A popular example of the positive effect of decriminalization is the “Portugal model”.
Portugal decriminalized its drugs in 2001, according to DrugPolicy.org. Ten years later, the number of fatal opioid overdoses fell five-fold.
Within 12 years – two of them before decriminalization – the number of people seeking addiction treatment rose by 60 percent.
In addition, the number of drug users has not increased, although many believe that decriminalization would trigger an increase in drug use.
Proponents of decriminalization also often push for legalization and regulation, which means that the government produces the substances, strictly regulates them, and carries out strict quality control of their ingredients, effectiveness and packaging.
This means that consumers know exactly what they are injecting.
“As long as the drug market remains illegal, people are at risk,” Spafford said.
Regulation would also mean that the government could collect more data on drugs and publish factual information about their adverse effects.
“We call it ‘black market’ for a reason. It is black…. It’s hard to keep track of, hard to monitor, ”said David Hammond, professor of public health at the University of Waterloo.
“I think a concerted effort needs to be made to better understand illicit drugs so that we are careful not to de-normalize and stigmatize consumers as they are often our best source of information about what is out there.”
According to Hammond, the regulation also hosts honest conversations with consumers.
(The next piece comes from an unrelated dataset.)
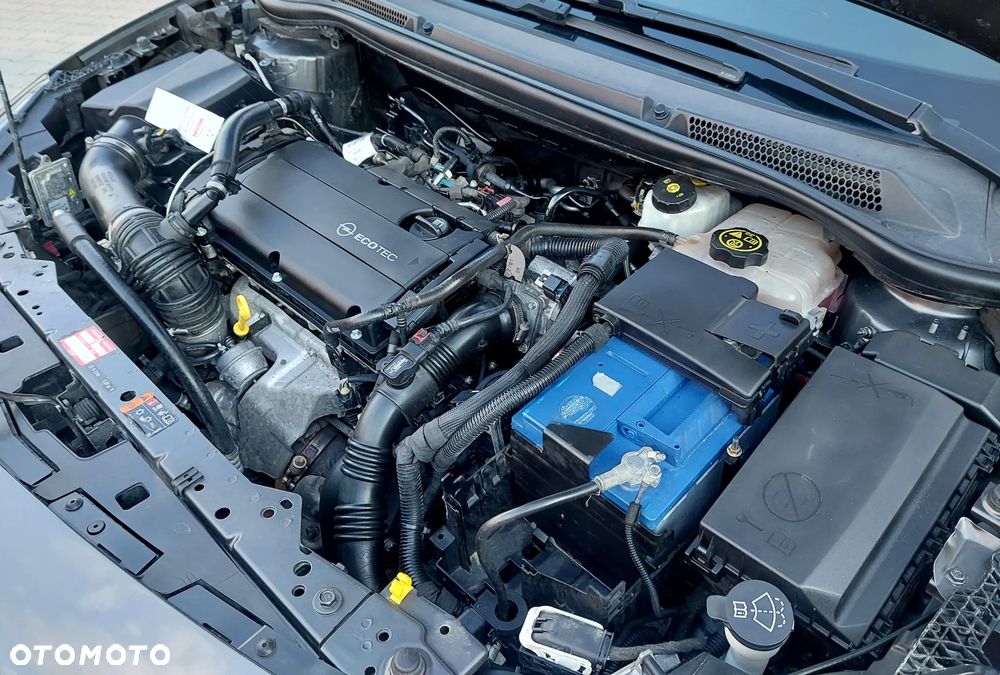 Opel Astra 1.6 Turbo Innovation - 6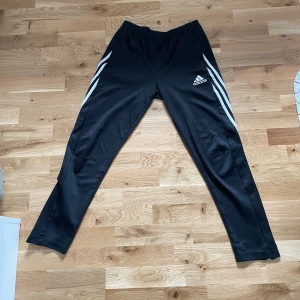 Adidasbyxor - Säljer mina adidasbyxor. På vissa ställen är de lite slitna (se bild 3). Utöver det är de inte mycket använda och i gott skick. Säljs för 80 kr.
Canadians have seen this firsthand with a substance that was once illegal – cannabis.
“We’ve been following this for many years and we see Canadians reporting more information and health literacy immediately before and immediately after legalization … and you know what? When we talk to consumers of different substances, that’s exactly what they want Most of them want more information or are curious about what they are ingesting and what impact it might have. “
Hathaway, Spafford and Wilton all agree that regulating illegal drugs would mean fewer toxic substances and fewer deaths from overdose.
But if many key players in harm reduction want the same thing, what’s the downside?
According to experts: stigma.
“If you think about the reasons why people overestimated the risks of cannabis, it’s because it was illegal,” said Hammond.
“In fact, it’s our legal drugs that in many cases do the most harm, and tobacco use is a good example … so it has to do with our social norms.”
While Hathaway and Spafford say decriminalization and regulation are “a big piece of the puzzle”, ending the drug epidemic is no silver bullet.
Instead, a multi-faceted approach needs to be pursued that enables improved and equal access to mental health services, consumption and treatment centers (CTS), clean equipment such as needles, tubes, spoons, case management for addiction problems, and drop-in programs for peer support.
But none of these things can happen without adequate government funding, which Spafford said did not come about.
“I believe I can say with confidence that funding to address the opioid overdose crisis has nowhere near met the needs of the crisis. We must take immediate action to implement the government’s mental health and addiction strategy . “
Until then, said Spafford, the war on drugs will continue to be a losing battle.